Optical coherence tomography (OCT) images from the patient in Figure 12 with glaucoma progression: Two visits were a year apart: ’06 denotes image from first visit, ’07 denotes image from second visit. A, Time-domain OCT retinal nerve fiber layer (RNFL) thicknesses compared to the normative database. Possible progression is shown inferiorly, but it is difficult to determine if appearance of progression is due to changes in 3.4-mm circle centration between scans. B, RTVue MM7 scans show overall macular scanning, with the superior hemisphere losing more tissue, bringing it more similar to the lower thickness of the inferior hemisphere. C, RTVue RNFL scans can be compared on its software to clearly show progression. RNFL thickness loss can be seen over nearly the entire circle, except inferior nasally. D, RTVue NHM4 RNFL thickness maps show loss overall, especially inferior temporally. E, RTVue optical nerve head (ONH) 3D data sets as 3D visualization also show increased cupping and RNFL tissue loss.

FIGURE 14

Standard clinical images from a patient with possible glaucoma: differential diagnosis case. A, Optic disc photograph from right eye. B, Optomap (Optos, Dunfemline, Scotland) fundus photograph showing peripheral retinal damage due to prior retinal detachment. Scarring is present around the closed retinal hole in the temporal periphery. C, Humphrey SITA 24–2 visual field threshold map showing superior temporal scotoma. D, Time domain optical coherence tomography (TD-OCT) RNFL imaging with segmentation. E, TD-OCT macular scan, showing a thin retina, but impossible to identify layers in which damage occurred. E, TD-OCT RNFL thickness comparison to normative database. Thinning is evident inferiorly, but depth location of thinning is not obvious.

FIGURE 15

Spectral comain optical coherence tomography (SD-OCT) images from the patient in Figure 14 with possible glaucoma: differential diagnosis case: A and B, Total retinal thickness segmentation software of our own design on macular 3D data sets from the right eye and left eye, respectively. Macula is in the top half of each image. Retinal thickness loss is evident inferior to the macula in the right eye compared to the left eye (blue is thinner than red), but it is unknown in which layer this loss occurred without examining the SD-OCT B-scans. C, Vertical scan from a SD-OCT 3D data set taken with the macula in the superior half of the scan. Note the tissue loss is in the inner retina, including the retinal nerve fiber layer (RNFL), retinal ganglion cell layer, and inner plexiform layer, with outer retinal layers measuring and appearing no different between the patient’s affected and unaffected eyes.

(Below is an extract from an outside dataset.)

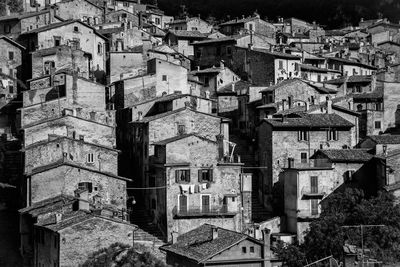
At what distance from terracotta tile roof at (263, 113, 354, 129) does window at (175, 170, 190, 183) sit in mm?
7024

D, Vertical OCT scan obtained by the Cirrus SD-OCT (left is the superior part of the scan, right is the inferior part of the scan). Retinal nerve fiber layer loss can be seen even more clearly in this scan, because of the device’s higher axial resolution and transverse scan density compared to time domain OCT, where the disease has left the retina with an irregular-appearing surface. E, Same scan as D, with aspect ratio of 1:1 to allow manual calipers retinal layer thickness measurements to assess which cellular layers of the retina are damaged.